A) Color is a function of the filter (array) in front of the sensor
cells. These filter arrays can be put in front of CCDs or CMOS sensors
with little change in output color from the CCD versus CMOS
architecture of the cells.

B) CMOS sensors need to have the voltage turned on durring the charge
accumulation stage or the charge can leak away. This only takes
leakage amounts of power (small). However, since camera CMOS sensors
are designed for short duration imaging, the A/D channels are left
powered on and these do burn power and heat up one corner (or two) of
the sensor chips durring the charge accumulation phase. In principle,
one COULD design a CMOS sensor that was power competitive wrih CCD
sensors during the charge accumlatin phase--its just not been done
(yet). Most ofthe power of CMOS sensors are in the A/D channels.

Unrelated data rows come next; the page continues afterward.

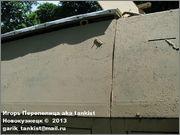 Немецкий средний полугусеничный бронетранспортер SdKfz 251/1 Ausf D, Музей Войска Польского, г.Варшава, Польша.  Sd_Kfz_251_026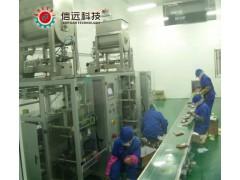 火锅底料炒制配料包装生产线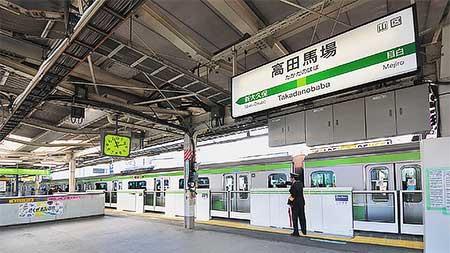 山手線高田馬場駅で可動式ホーム柵の使用開始
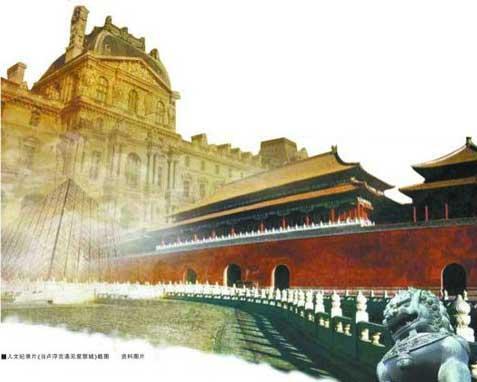 大型人文纪录片《当卢浮宫遇到紫禁城》剧照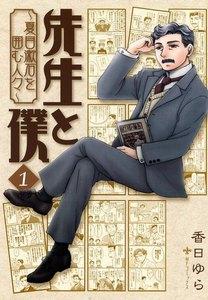 先生と僕~夏目漱石を囲む人々~ 1巻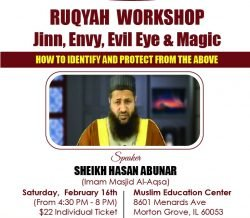 MCC Adult Education: Ruqyah Workshop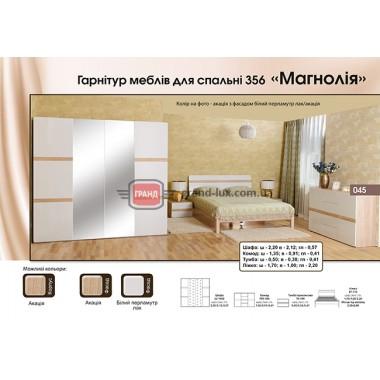 Спальный комплект Магнолия (БМФ)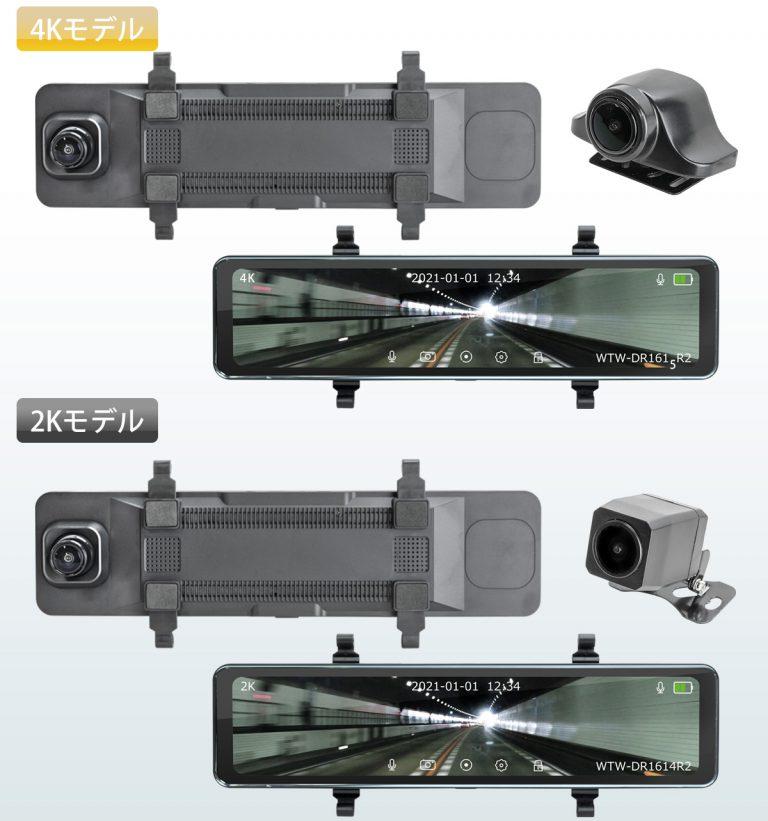 Wi-Fiカメラ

C) There are situations where CMOS devices would not take to being
chilled to N2 temperatures, I don't know the doping profies used in
CMOS transistors, but some are not as tollerant of liquid N2 temps as
are CCDs. Thermo-electric coolers don't get cold enough to encounter
there transistor operating environments. In principle this could be
engineered away at some cost in ease of fabrication (i.e. yield).

D) CMOS sensors have faster readout times due to having a
transconductance amplifier in* the sensor cell (*)or shared between 2
or 4 cells. This is a single transistor that takes the stored charge
uses it as a voltage and this voltage in turn causes the transistor to
opeate as a current source. The column receiver supplies the current
and converts the current from the cell back to a voltage for the A/D
converters. Thus the stored charge does ot have to compete with the
heavlily loaded colum wire making the job of sensing the stored charge
much easier.

E) Camera sensors have A/D systems where the first 5%-ish and the last
5%-ish of the potential voltage range are not used. This means that
there does not have to be any temperature stabilization in the A/D
channels--and this causes a loss of 0.3-bits of A/D resolution. So a
12-bit A/D sensor ends up with a dynamic range of 11.2-bits rather
than the Nyquist 11.5-bits. I suspect the better CCD A/Ds COULD
temperature stabilize and gain most of this minor loss in S/N back.
Whether they do or not is not known to me.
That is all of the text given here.